Copy the listing below verbatim, starting at the line that contains "From the perspective" and ending with the listing's last line.
----- Data supplied -----
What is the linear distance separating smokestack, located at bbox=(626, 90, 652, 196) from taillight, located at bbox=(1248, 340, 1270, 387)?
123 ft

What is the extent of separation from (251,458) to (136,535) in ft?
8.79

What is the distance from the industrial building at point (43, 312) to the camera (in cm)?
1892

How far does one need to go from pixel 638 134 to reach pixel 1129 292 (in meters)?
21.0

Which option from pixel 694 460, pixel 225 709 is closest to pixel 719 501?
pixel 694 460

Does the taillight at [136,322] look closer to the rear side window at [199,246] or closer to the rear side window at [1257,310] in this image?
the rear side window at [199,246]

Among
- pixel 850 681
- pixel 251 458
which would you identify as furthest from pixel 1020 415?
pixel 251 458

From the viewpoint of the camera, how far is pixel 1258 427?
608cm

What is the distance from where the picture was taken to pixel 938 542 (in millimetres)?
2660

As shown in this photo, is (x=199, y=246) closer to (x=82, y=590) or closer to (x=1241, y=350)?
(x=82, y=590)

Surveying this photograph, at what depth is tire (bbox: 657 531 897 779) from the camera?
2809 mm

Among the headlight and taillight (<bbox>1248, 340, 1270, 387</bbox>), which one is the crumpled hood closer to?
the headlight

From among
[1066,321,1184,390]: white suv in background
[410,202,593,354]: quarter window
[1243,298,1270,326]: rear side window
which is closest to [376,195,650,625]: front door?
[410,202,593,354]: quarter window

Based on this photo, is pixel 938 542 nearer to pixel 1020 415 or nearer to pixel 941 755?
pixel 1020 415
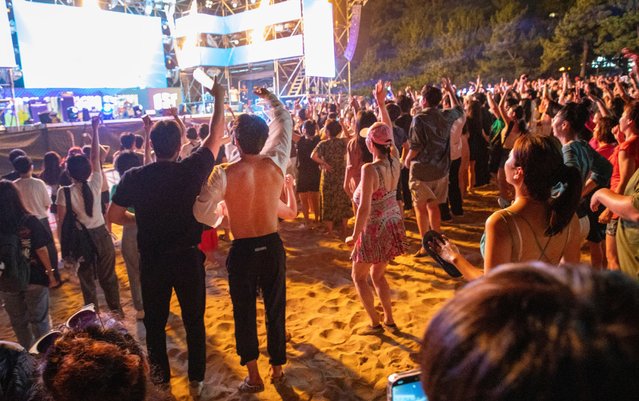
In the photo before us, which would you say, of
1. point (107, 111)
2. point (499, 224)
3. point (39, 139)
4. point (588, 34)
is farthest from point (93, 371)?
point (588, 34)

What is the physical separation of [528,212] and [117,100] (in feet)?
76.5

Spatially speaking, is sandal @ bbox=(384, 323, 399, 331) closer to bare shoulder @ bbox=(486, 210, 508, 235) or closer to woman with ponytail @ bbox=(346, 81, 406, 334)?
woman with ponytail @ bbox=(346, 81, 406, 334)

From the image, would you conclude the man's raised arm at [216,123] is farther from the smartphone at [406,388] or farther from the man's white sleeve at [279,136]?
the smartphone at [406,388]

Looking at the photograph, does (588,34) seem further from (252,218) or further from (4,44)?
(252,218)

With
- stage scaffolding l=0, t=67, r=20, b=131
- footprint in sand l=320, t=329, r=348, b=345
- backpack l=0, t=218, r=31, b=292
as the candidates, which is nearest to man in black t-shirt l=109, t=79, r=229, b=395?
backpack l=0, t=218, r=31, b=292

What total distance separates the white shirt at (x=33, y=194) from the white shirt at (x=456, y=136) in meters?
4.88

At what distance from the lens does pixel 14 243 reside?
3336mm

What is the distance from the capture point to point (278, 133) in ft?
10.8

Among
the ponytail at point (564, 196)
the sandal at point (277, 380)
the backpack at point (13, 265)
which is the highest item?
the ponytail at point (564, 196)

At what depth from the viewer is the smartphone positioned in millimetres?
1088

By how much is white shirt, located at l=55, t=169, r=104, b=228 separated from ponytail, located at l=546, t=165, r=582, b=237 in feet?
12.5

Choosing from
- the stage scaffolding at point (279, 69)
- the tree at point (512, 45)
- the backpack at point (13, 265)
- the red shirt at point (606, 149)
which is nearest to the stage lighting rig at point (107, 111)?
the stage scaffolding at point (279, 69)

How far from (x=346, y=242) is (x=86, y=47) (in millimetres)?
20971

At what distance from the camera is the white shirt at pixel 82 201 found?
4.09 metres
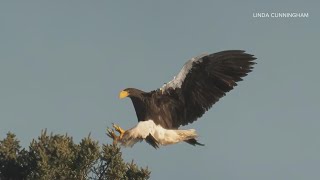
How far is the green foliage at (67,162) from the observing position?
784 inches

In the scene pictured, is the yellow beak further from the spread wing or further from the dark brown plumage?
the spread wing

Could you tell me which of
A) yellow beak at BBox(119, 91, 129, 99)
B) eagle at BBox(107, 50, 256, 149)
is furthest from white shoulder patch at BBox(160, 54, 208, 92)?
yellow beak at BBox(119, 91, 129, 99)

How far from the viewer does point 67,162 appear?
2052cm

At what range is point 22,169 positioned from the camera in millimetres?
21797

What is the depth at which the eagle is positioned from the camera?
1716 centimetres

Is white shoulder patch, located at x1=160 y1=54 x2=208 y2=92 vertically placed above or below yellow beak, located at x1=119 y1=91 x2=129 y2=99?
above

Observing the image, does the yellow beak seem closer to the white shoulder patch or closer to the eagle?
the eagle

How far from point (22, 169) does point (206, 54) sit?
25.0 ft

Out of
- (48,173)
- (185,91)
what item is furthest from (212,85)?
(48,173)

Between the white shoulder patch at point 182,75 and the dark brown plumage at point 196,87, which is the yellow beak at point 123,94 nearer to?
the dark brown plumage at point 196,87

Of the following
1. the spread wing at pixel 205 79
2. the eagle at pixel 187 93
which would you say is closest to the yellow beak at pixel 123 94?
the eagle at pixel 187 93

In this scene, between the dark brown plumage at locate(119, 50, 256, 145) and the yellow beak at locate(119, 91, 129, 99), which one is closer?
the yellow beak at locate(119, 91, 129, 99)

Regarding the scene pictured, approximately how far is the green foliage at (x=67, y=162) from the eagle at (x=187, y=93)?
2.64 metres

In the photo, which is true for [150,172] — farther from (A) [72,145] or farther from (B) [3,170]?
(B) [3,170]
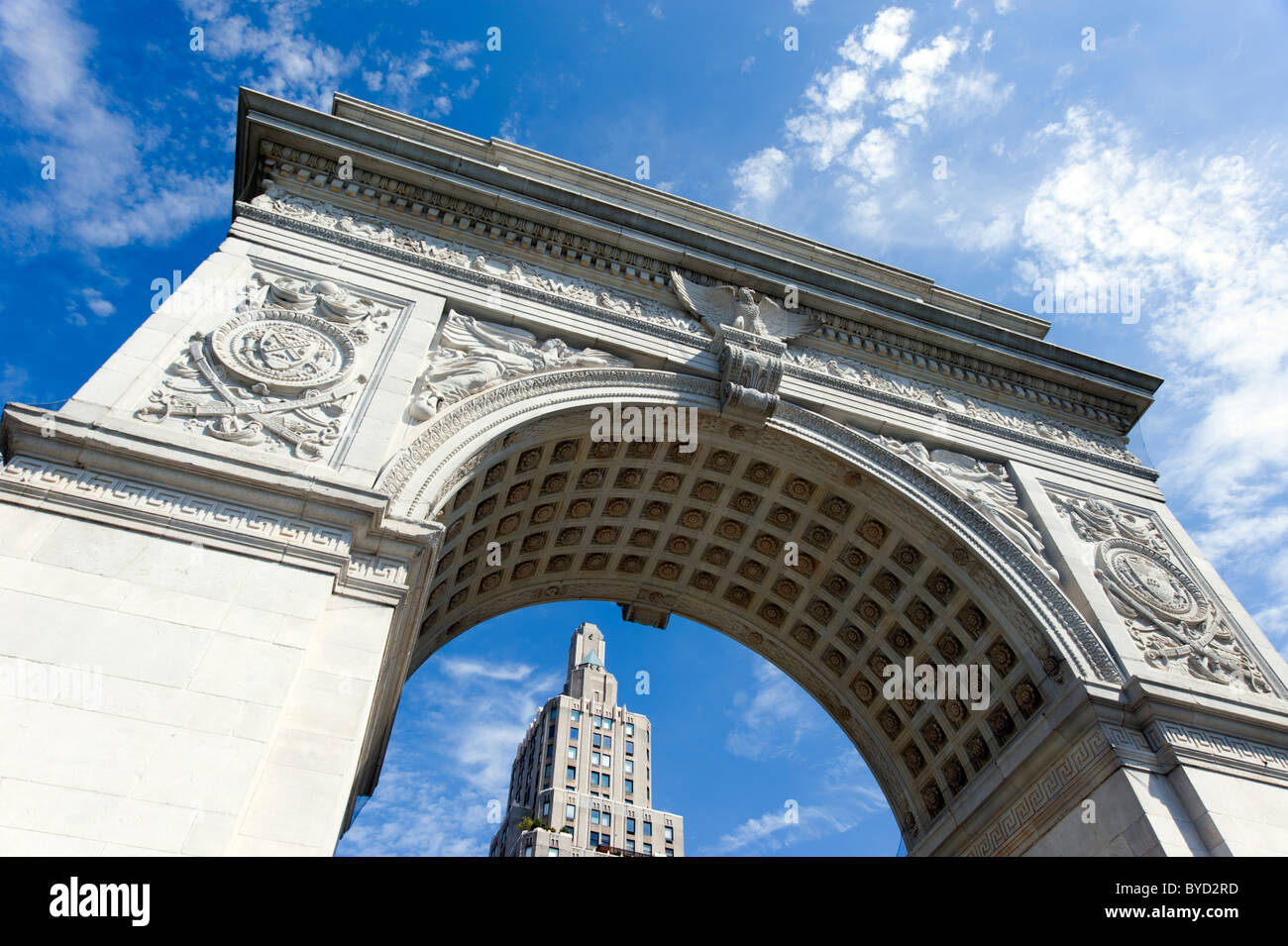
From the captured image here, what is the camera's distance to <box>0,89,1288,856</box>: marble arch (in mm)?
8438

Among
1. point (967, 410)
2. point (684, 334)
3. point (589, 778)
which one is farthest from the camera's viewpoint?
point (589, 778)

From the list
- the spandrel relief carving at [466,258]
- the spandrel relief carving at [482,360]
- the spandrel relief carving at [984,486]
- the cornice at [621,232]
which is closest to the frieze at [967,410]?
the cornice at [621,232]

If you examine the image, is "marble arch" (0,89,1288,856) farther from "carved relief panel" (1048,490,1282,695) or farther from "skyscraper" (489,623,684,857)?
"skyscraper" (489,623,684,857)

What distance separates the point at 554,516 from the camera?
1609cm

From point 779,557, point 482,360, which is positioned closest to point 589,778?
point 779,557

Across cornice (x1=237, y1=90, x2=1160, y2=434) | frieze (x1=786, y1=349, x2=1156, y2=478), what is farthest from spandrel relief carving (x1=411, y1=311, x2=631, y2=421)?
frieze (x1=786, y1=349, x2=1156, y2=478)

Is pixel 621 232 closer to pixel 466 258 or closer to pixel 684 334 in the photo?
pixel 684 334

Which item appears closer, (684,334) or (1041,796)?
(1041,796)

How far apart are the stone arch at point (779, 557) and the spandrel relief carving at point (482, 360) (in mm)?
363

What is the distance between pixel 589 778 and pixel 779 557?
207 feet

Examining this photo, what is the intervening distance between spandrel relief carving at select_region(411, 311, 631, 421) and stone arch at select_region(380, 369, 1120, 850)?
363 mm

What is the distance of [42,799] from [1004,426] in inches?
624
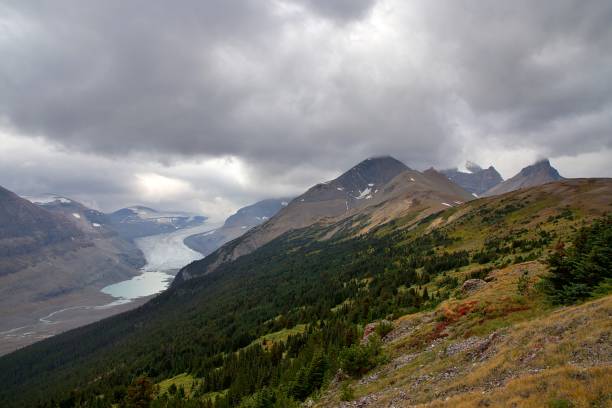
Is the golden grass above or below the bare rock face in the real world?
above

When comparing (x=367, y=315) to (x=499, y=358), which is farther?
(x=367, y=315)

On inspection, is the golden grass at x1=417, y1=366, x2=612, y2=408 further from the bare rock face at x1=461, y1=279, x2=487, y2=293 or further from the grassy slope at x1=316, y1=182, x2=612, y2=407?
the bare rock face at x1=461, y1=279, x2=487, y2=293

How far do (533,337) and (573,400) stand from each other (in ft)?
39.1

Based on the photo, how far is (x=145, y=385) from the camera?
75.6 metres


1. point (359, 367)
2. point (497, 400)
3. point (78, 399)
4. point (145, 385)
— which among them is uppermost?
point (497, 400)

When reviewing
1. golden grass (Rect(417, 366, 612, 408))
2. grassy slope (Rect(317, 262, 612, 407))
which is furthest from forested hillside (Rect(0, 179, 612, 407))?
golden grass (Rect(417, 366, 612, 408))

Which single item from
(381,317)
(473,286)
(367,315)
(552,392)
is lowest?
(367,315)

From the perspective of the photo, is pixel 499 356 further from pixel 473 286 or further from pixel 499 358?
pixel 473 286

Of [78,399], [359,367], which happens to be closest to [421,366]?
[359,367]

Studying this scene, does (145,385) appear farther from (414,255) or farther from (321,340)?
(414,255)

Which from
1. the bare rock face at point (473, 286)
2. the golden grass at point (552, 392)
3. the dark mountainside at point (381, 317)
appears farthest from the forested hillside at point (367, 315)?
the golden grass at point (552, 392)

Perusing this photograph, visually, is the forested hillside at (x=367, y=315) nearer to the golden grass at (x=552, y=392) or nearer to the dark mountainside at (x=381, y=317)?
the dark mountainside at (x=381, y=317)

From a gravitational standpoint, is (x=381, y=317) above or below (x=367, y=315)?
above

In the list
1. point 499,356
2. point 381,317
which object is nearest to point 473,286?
-----
> _Completed exercise_:
From the perspective of the photo, is pixel 499 356 further from pixel 473 286 or further from pixel 499 358?
pixel 473 286

Of [78,399], [359,367], which happens to be closest to [421,366]?
[359,367]

Studying this scene, does (145,385) appear farther from (414,255) or farther from (321,340)?
(414,255)

Which from
1. the bare rock face at point (473, 286)
2. the golden grass at point (552, 392)
3. the dark mountainside at point (381, 317)
appears farthest from the forested hillside at point (367, 315)?
the golden grass at point (552, 392)

Perusing this photograph, visually, is the forested hillside at (x=367, y=315) nearer to the golden grass at (x=552, y=392) or nearer to the dark mountainside at (x=381, y=317)?
the dark mountainside at (x=381, y=317)

From a gravitational standpoint, is (x=381, y=317) above or below (x=367, y=315)?
above

In the list
1. point 499,356
2. point 381,317
which object is nearest to point 473,286?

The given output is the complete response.